(Questions about scenes shown in images)
= = = = =

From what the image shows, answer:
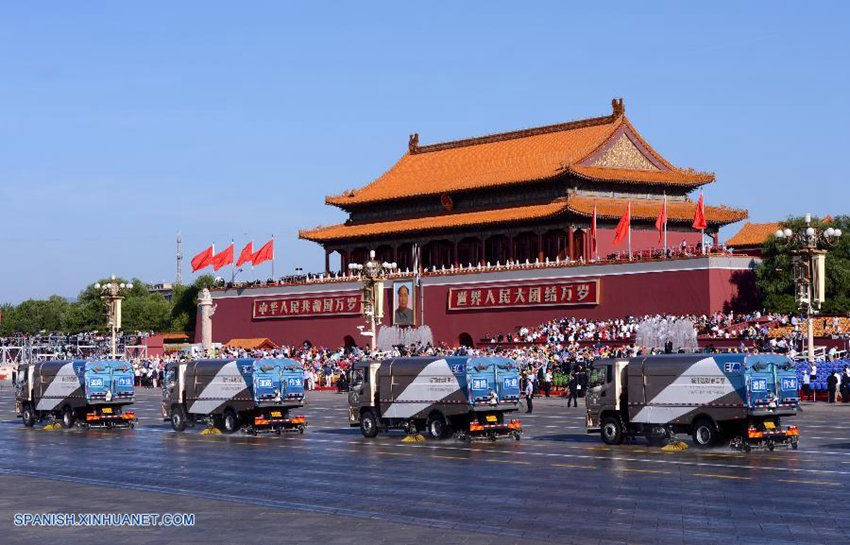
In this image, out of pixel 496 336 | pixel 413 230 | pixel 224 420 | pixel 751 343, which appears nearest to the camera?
pixel 224 420

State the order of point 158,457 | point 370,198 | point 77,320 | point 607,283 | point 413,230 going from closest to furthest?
point 158,457 < point 607,283 < point 413,230 < point 370,198 < point 77,320

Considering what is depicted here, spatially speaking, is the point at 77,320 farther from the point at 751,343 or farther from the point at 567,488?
the point at 567,488

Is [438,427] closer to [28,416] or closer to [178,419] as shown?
[178,419]

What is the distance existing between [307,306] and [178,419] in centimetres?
4345

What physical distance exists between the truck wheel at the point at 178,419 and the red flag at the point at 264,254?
43775 mm

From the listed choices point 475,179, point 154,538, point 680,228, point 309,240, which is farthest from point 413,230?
point 154,538

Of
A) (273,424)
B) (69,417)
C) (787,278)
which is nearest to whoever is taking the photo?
(273,424)

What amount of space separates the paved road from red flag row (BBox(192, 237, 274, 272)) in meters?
47.8

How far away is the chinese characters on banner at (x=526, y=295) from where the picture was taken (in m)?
67.8

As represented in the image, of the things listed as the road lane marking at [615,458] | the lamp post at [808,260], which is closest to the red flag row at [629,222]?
the lamp post at [808,260]

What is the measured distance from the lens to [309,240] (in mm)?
89125

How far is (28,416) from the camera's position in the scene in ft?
147

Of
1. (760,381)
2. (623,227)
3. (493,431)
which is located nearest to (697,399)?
(760,381)

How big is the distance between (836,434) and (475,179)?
162ft
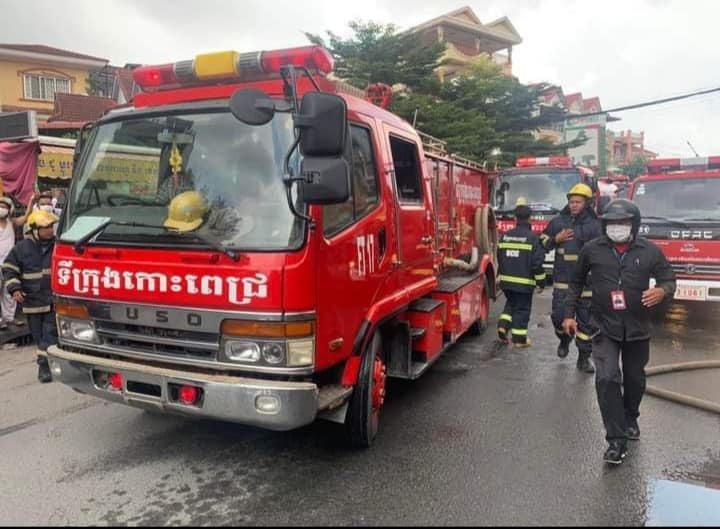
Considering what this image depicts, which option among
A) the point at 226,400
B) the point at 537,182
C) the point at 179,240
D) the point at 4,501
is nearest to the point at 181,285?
the point at 179,240

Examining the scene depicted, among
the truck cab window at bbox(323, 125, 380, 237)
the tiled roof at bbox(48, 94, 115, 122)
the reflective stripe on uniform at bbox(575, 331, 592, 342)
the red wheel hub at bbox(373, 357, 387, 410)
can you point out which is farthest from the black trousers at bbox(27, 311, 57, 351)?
the tiled roof at bbox(48, 94, 115, 122)

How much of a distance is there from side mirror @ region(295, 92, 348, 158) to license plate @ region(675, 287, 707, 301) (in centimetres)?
644

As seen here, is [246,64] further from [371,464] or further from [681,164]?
[681,164]

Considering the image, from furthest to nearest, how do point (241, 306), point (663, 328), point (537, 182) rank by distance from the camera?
point (537, 182), point (663, 328), point (241, 306)

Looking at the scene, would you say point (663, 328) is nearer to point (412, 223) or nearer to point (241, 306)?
point (412, 223)

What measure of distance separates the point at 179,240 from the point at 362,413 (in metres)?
1.57

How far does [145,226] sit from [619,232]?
2.94m

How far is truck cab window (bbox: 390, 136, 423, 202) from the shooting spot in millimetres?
4434

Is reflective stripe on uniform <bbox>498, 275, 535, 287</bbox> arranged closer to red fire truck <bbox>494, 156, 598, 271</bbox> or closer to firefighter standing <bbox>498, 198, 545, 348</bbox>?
firefighter standing <bbox>498, 198, 545, 348</bbox>

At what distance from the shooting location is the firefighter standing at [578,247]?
226 inches

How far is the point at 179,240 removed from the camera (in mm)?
3168

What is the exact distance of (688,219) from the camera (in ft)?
26.1

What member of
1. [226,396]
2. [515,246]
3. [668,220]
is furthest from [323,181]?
[668,220]

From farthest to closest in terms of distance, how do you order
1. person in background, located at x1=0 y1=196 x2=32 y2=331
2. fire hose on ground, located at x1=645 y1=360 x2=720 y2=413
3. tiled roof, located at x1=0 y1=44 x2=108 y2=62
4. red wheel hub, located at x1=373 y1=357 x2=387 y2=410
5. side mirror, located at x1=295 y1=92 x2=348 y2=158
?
tiled roof, located at x1=0 y1=44 x2=108 y2=62, person in background, located at x1=0 y1=196 x2=32 y2=331, fire hose on ground, located at x1=645 y1=360 x2=720 y2=413, red wheel hub, located at x1=373 y1=357 x2=387 y2=410, side mirror, located at x1=295 y1=92 x2=348 y2=158
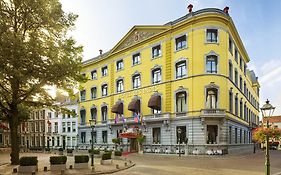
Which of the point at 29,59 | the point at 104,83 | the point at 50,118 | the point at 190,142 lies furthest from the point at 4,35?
the point at 50,118

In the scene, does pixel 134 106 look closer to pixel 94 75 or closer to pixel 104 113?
pixel 104 113

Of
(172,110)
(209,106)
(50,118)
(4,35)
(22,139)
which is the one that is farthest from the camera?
(22,139)

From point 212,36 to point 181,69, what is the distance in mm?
6015

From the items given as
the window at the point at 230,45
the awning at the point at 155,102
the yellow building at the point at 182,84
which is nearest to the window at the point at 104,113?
the yellow building at the point at 182,84

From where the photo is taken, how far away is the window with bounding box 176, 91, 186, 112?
3781 centimetres

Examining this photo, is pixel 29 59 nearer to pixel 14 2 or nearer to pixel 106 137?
pixel 14 2

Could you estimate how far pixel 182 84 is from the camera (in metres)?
37.8

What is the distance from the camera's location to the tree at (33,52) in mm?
19469

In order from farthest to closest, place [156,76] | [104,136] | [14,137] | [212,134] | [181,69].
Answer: [104,136], [156,76], [181,69], [212,134], [14,137]

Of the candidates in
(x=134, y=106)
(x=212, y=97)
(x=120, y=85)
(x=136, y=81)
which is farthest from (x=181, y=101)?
(x=120, y=85)

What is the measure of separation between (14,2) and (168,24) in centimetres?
2447

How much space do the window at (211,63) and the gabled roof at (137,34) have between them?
27.0 feet

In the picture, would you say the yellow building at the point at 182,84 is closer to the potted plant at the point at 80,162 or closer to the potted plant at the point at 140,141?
the potted plant at the point at 140,141

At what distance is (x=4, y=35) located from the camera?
18984 millimetres
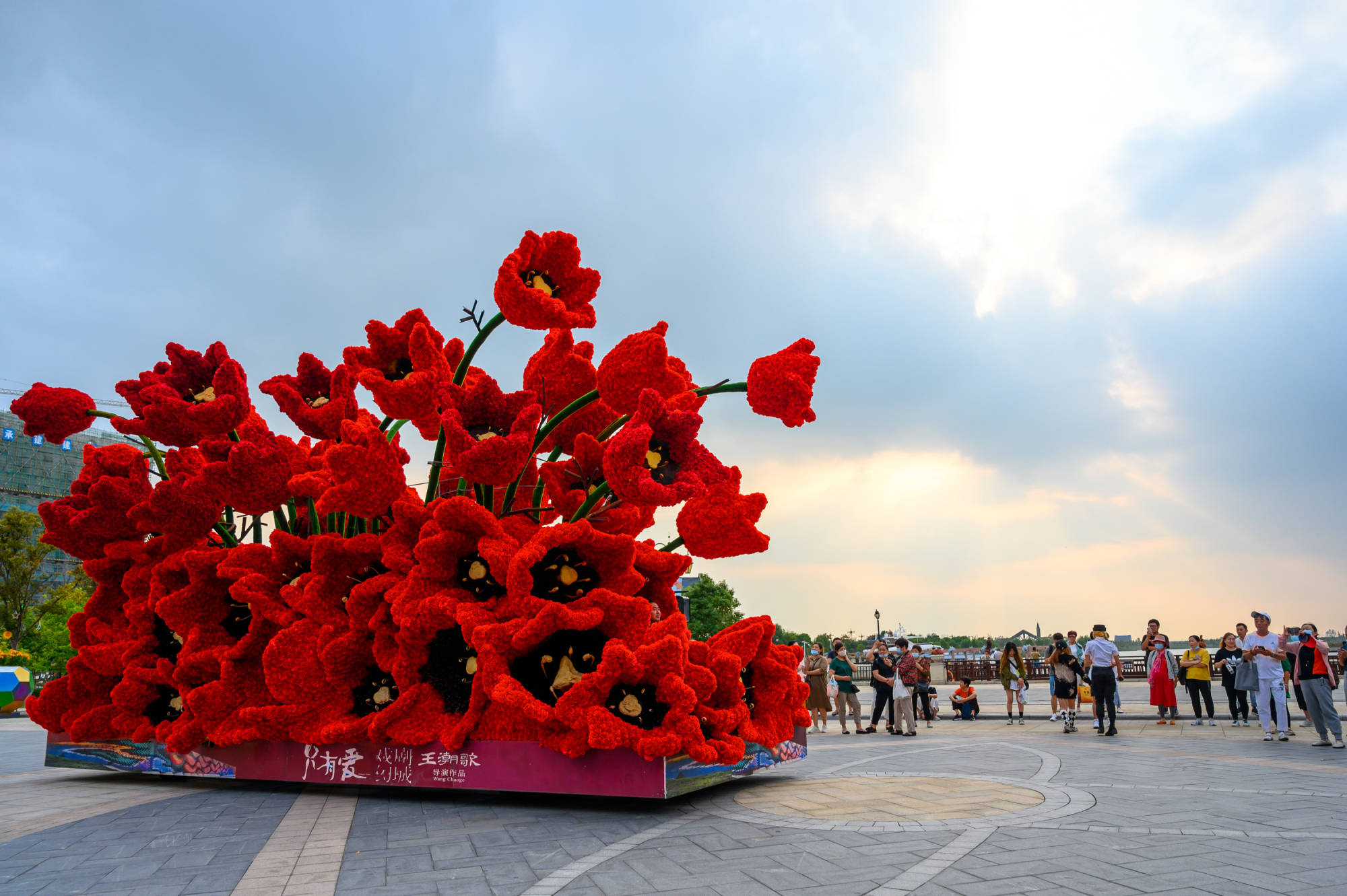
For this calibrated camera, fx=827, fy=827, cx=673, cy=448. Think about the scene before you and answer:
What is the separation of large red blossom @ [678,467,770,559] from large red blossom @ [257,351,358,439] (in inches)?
170

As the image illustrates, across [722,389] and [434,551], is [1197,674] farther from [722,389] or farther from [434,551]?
[434,551]

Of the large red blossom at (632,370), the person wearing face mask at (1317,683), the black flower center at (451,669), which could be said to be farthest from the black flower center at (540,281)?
the person wearing face mask at (1317,683)

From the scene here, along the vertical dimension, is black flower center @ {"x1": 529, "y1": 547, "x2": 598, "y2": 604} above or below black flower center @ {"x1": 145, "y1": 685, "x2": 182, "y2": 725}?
above

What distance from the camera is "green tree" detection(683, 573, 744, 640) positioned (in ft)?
160

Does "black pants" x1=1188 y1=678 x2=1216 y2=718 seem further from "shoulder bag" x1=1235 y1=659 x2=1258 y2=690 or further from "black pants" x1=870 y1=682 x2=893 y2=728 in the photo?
"black pants" x1=870 y1=682 x2=893 y2=728

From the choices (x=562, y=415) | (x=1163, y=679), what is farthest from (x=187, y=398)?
(x=1163, y=679)

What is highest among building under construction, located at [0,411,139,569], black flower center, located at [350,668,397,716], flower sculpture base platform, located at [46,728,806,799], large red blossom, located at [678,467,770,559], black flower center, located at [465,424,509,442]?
building under construction, located at [0,411,139,569]

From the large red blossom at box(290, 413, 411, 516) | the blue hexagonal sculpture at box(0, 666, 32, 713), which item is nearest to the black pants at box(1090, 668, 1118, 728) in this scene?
the large red blossom at box(290, 413, 411, 516)

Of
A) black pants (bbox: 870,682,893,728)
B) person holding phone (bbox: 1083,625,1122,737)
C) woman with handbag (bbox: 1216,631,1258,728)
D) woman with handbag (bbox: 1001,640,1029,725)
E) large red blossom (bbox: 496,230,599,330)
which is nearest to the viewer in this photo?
large red blossom (bbox: 496,230,599,330)

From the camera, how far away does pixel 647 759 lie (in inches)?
250

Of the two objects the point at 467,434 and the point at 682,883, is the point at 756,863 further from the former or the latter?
the point at 467,434

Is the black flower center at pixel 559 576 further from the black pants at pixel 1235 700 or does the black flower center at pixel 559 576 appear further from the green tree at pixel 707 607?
the green tree at pixel 707 607

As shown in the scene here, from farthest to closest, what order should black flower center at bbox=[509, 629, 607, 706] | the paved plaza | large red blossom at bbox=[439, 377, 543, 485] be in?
large red blossom at bbox=[439, 377, 543, 485] → black flower center at bbox=[509, 629, 607, 706] → the paved plaza

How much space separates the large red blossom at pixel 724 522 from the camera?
304 inches
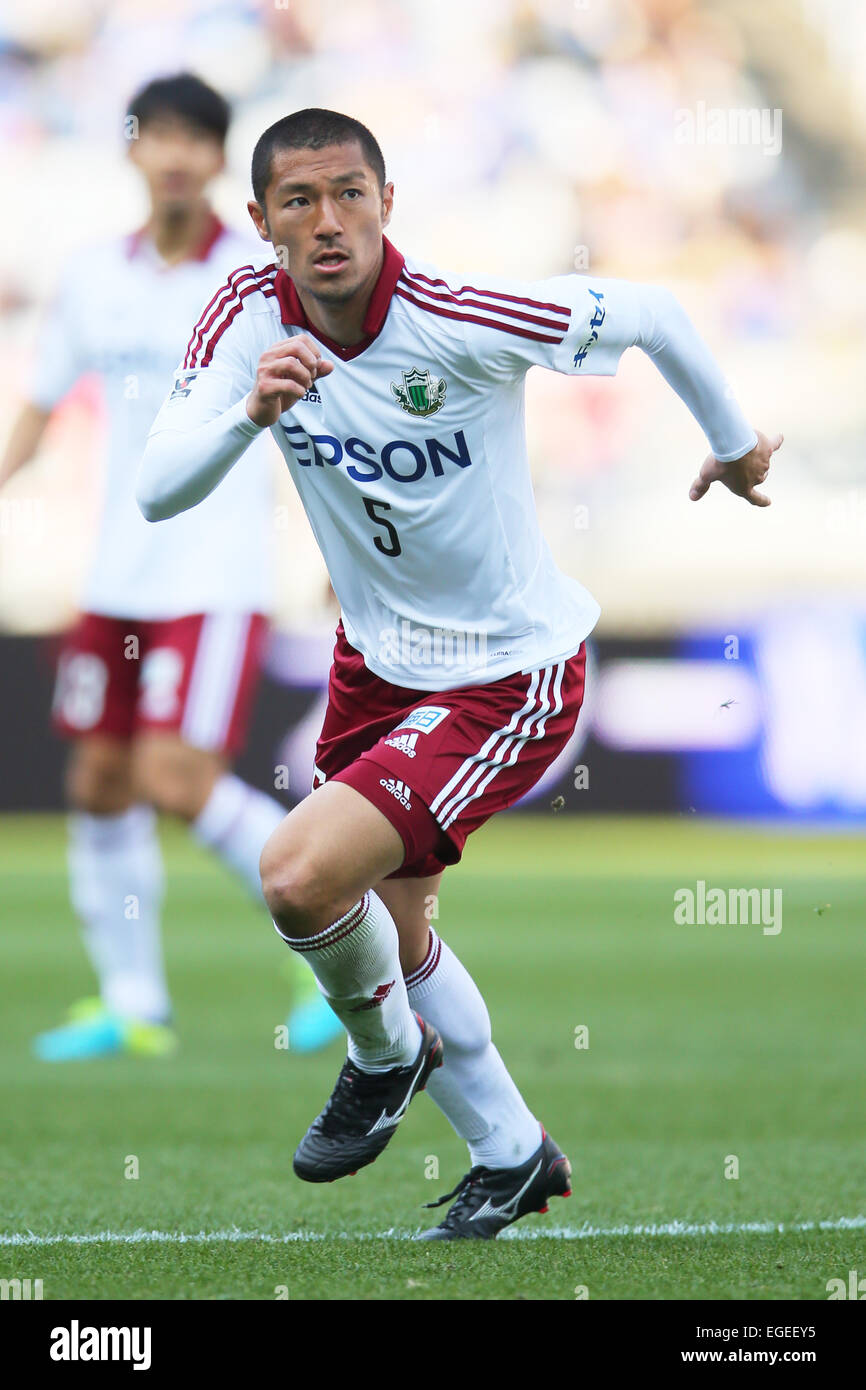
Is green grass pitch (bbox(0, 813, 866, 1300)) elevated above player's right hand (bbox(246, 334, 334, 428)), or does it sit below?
below

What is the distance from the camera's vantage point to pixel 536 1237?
3814 millimetres

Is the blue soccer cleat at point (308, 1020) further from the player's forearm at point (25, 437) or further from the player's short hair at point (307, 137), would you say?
the player's short hair at point (307, 137)

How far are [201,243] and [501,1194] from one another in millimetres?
3733

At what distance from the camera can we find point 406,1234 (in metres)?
3.79

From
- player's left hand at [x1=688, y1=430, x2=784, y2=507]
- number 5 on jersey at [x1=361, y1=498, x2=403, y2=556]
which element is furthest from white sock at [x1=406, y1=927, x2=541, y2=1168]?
player's left hand at [x1=688, y1=430, x2=784, y2=507]

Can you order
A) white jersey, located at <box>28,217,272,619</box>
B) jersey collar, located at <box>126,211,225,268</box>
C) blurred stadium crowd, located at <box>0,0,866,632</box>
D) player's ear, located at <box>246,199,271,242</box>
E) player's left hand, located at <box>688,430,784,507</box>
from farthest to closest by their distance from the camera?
1. blurred stadium crowd, located at <box>0,0,866,632</box>
2. jersey collar, located at <box>126,211,225,268</box>
3. white jersey, located at <box>28,217,272,619</box>
4. player's left hand, located at <box>688,430,784,507</box>
5. player's ear, located at <box>246,199,271,242</box>

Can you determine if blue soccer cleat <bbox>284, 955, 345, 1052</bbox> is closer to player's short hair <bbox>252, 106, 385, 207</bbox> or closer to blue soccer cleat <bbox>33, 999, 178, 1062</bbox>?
blue soccer cleat <bbox>33, 999, 178, 1062</bbox>

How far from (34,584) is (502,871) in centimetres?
816

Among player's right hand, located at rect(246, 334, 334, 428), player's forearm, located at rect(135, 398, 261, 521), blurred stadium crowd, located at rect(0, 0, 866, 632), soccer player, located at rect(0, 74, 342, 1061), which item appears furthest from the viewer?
blurred stadium crowd, located at rect(0, 0, 866, 632)

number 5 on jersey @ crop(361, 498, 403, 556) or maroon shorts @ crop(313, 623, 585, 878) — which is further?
number 5 on jersey @ crop(361, 498, 403, 556)

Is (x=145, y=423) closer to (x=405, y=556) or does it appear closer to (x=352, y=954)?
(x=405, y=556)

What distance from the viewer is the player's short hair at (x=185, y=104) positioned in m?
6.07

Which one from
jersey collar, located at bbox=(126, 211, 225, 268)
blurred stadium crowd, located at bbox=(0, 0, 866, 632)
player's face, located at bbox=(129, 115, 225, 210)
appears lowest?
jersey collar, located at bbox=(126, 211, 225, 268)

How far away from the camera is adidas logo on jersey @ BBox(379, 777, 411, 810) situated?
11.5ft
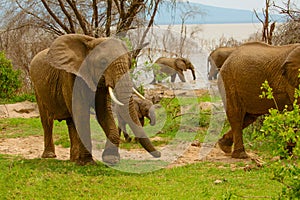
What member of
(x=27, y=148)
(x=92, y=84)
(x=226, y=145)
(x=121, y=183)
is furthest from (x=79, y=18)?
(x=121, y=183)

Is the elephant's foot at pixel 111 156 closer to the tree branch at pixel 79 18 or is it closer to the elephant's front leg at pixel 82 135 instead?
the elephant's front leg at pixel 82 135

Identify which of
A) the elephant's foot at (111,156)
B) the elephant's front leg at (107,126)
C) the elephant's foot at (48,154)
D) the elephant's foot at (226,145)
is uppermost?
the elephant's front leg at (107,126)

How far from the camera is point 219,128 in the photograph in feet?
37.4

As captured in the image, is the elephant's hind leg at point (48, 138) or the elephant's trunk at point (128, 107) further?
the elephant's hind leg at point (48, 138)

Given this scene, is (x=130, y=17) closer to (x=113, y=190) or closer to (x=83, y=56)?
(x=83, y=56)

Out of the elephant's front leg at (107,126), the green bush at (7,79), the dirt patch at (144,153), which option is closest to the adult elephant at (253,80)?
the dirt patch at (144,153)

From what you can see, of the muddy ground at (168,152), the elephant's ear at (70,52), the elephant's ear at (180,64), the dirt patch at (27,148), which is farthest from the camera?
the elephant's ear at (180,64)

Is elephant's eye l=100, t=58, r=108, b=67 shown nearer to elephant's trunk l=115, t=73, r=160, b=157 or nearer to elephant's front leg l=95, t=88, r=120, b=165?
elephant's trunk l=115, t=73, r=160, b=157

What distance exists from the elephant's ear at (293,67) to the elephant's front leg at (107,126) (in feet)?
7.97

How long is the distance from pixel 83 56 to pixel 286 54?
9.20ft

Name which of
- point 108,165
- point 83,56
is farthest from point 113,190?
point 83,56

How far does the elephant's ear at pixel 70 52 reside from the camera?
7.51 metres

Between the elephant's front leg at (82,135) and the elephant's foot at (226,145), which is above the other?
the elephant's front leg at (82,135)

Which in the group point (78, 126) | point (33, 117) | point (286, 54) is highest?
point (286, 54)
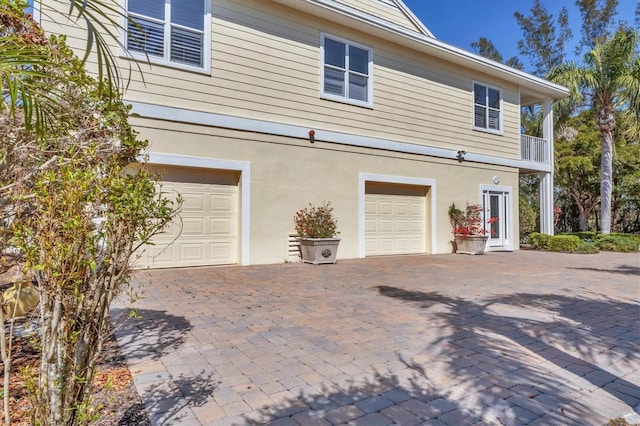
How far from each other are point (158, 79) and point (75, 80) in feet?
19.4

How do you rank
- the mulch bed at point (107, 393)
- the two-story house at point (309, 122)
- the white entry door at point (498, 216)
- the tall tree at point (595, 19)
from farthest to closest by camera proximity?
the tall tree at point (595, 19) < the white entry door at point (498, 216) < the two-story house at point (309, 122) < the mulch bed at point (107, 393)

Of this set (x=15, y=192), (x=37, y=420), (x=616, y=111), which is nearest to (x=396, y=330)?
(x=37, y=420)

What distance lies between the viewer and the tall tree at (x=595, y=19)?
977 inches

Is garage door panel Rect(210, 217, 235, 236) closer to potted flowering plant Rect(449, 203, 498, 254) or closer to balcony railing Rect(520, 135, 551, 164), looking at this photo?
potted flowering plant Rect(449, 203, 498, 254)

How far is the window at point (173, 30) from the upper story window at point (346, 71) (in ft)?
10.1

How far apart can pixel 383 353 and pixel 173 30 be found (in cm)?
779

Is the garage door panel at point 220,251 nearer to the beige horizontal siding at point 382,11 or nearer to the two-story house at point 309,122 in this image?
the two-story house at point 309,122

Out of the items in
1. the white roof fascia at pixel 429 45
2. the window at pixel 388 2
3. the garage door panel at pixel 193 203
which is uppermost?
the window at pixel 388 2

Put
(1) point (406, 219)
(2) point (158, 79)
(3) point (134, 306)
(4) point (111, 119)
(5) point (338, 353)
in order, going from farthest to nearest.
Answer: (1) point (406, 219) → (2) point (158, 79) → (3) point (134, 306) → (5) point (338, 353) → (4) point (111, 119)

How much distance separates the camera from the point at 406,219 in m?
11.7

= = = = =

◆ **Direction**
Reproduce the data word for word, beginning at the line that contains "How far is the window" and continuing through the last line of the data.

◆ **Correct output**
How far is the window at point (173, 30) from the upper story window at point (346, 71) (in ft)?
10.1

How far apart can pixel 383 353 and pixel 173 30 be found (in cm)?
779

Is the garage door panel at point 220,251 nearer to the beige horizontal siding at point 382,11 or nearer to the two-story house at point 309,122 in this image?
the two-story house at point 309,122

Out of the items in
1. the white roof fascia at pixel 429 45
2. the window at pixel 388 2
3. the garage door panel at pixel 193 203
which is uppermost?
the window at pixel 388 2

Put
(1) point (406, 219)
(2) point (158, 79)
(3) point (134, 306)
(4) point (111, 119)
(5) point (338, 353)
in order, going from farthest to nearest.
Answer: (1) point (406, 219) → (2) point (158, 79) → (3) point (134, 306) → (5) point (338, 353) → (4) point (111, 119)

How much distance separates the camera from the point at 406,219 in m?
11.7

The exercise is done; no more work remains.